A north-east Cuba expert has said Fidel Castro will be as divisive in death as he was throughout his life.
Mervyn Bain, who lectures at Aberdeen University, said the Cuban revolutionary leader’s legacy will depend on whose opinion you ask for.
He said: “There are some who will hold up the country’s health care and education system.
“But there’s others who will point to the human rights abuses – it’s very split down the middle.
“I think ultimately it will be looked upon as something in the middle, rather than the two extremes you are hearing at the moment.”
And Mr Bain, who has written extensively on Cuba and Latin America, said the iconic leader’s death has reopened old wounds that had been forgotten since the end of the Cold War.
He said: “A lot of the views you are hearing about Castro the dictator are the kinds of things you would have heard during the height of tensions between Cuba and the west.
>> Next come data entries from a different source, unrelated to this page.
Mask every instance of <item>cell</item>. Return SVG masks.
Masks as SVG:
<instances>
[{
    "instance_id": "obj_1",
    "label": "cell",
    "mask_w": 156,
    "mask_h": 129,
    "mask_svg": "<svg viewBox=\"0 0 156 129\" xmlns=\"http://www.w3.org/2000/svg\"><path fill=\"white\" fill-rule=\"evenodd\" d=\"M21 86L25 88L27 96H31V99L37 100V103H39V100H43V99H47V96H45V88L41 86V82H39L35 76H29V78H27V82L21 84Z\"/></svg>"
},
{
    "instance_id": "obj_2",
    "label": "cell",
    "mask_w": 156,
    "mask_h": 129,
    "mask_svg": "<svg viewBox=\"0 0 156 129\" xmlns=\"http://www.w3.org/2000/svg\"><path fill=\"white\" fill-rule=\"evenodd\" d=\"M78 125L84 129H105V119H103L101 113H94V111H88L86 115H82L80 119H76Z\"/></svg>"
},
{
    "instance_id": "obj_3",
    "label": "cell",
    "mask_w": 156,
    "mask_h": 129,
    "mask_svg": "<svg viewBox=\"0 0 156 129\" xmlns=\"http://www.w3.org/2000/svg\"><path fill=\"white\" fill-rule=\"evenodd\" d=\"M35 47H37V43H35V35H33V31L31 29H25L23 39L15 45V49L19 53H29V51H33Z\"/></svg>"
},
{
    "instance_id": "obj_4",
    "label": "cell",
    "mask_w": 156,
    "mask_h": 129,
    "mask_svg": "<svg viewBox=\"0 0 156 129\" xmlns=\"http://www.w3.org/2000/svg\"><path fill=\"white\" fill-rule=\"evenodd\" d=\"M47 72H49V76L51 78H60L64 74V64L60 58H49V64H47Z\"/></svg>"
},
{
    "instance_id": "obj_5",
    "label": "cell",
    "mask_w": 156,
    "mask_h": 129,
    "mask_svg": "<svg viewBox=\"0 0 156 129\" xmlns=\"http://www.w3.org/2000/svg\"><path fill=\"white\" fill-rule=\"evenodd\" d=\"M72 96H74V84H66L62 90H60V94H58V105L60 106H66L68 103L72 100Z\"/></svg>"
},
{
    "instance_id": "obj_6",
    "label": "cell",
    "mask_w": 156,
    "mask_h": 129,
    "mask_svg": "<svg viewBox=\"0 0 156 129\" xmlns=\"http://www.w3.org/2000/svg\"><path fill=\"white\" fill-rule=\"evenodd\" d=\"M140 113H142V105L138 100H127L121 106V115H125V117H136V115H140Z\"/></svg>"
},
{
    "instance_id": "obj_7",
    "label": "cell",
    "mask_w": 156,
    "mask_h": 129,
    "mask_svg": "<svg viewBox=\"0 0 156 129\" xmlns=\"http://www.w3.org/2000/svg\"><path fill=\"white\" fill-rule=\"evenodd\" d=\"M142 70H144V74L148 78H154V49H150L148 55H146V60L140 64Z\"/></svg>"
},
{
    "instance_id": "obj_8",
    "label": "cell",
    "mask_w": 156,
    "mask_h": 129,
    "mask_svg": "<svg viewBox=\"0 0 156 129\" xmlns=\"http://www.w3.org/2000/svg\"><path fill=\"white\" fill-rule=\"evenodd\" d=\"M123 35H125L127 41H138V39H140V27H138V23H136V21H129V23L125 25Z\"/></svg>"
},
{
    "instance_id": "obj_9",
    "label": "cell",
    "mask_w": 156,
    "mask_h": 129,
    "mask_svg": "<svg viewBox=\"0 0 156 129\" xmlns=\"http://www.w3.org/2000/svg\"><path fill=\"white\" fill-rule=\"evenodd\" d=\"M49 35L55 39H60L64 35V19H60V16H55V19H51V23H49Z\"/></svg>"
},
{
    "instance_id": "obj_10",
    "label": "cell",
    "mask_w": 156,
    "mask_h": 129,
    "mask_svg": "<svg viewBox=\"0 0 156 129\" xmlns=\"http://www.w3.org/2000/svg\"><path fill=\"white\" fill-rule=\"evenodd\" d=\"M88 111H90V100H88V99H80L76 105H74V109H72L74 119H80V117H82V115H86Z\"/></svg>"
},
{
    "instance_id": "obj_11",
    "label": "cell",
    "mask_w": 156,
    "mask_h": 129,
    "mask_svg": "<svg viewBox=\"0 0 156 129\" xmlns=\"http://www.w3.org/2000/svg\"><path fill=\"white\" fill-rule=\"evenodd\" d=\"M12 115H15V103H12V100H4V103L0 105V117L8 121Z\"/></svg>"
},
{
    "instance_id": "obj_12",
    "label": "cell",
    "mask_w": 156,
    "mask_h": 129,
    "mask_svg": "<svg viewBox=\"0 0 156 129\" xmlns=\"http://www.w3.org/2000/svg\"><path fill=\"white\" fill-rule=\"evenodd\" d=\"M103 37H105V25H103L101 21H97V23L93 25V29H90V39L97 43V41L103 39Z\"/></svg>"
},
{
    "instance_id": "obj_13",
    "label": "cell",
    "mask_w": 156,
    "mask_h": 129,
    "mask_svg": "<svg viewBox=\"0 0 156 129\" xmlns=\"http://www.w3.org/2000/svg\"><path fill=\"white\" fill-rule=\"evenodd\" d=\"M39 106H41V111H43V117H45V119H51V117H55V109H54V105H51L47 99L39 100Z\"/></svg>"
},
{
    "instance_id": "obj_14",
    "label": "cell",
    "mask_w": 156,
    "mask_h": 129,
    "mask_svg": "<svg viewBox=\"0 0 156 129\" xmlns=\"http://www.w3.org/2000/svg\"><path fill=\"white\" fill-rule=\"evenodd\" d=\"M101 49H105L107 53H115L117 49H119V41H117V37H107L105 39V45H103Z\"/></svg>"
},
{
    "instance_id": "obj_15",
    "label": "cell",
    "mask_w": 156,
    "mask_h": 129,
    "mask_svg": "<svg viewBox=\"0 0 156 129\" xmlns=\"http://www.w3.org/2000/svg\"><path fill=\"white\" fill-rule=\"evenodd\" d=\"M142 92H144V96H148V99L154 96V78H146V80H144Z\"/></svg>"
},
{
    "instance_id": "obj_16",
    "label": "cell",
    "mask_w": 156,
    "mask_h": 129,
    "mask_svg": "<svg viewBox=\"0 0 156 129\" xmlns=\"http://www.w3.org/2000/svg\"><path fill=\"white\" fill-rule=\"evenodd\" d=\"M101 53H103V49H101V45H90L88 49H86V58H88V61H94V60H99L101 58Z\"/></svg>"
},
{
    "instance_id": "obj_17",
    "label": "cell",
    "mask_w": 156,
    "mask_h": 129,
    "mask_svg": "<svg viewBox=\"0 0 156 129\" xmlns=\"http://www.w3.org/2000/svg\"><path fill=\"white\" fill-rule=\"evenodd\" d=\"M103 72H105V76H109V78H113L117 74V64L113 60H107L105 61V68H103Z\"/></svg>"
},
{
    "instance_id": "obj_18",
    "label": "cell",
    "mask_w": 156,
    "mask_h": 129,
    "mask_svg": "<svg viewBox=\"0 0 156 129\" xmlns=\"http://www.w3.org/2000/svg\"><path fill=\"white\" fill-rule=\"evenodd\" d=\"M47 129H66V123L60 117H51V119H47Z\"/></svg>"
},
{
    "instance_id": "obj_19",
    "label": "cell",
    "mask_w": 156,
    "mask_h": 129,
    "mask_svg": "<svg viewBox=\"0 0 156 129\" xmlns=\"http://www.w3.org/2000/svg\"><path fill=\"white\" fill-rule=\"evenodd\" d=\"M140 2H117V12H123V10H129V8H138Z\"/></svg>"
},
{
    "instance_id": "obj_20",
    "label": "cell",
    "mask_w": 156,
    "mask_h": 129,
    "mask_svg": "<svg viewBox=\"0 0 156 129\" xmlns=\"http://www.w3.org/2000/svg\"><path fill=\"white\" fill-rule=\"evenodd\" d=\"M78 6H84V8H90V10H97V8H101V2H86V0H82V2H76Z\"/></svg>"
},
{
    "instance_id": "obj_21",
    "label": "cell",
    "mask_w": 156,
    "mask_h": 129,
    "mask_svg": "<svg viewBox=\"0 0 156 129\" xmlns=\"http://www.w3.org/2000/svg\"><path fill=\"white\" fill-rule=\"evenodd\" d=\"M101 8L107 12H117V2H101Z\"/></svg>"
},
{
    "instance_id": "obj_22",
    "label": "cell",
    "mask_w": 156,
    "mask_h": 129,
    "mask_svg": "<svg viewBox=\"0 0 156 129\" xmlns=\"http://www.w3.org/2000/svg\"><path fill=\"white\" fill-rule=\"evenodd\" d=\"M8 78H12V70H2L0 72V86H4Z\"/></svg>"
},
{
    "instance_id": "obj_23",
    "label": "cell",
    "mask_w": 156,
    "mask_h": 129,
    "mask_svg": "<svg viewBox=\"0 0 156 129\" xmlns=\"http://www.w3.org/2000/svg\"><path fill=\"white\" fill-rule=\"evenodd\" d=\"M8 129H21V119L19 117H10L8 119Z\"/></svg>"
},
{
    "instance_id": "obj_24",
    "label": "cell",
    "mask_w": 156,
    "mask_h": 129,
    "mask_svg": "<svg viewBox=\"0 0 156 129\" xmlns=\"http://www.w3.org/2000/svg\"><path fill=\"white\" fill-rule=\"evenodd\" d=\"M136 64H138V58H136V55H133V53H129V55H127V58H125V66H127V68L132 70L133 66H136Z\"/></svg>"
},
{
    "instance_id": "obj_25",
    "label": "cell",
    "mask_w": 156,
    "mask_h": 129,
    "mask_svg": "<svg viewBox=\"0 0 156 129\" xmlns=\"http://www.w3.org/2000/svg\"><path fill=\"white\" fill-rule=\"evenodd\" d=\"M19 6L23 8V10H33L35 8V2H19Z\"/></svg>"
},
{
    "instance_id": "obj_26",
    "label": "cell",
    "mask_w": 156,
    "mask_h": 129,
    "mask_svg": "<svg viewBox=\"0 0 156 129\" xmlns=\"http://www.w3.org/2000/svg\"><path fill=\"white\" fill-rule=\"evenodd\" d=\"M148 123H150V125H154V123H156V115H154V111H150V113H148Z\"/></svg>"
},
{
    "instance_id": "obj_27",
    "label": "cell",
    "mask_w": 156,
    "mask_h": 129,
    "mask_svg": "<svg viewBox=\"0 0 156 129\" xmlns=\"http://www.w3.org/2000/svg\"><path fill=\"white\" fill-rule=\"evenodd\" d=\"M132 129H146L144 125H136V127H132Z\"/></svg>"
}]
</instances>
“The old rhetoric is starting to re-emerge, it goes back to him standing up to the US for 50 years.”
And Mr Bain said Castro’s death could now usher in major change in Cuba.
He added: “He had little influence on the day-to-day running of the country for the past 10 years and had handed over power to his brother, Raul.
“But what some people think is that Raul, while he has brought in some reform, has been unable to change everything he has wanted to because that would be almost a criticism of what has gone before, because Castro was the leader for so long.”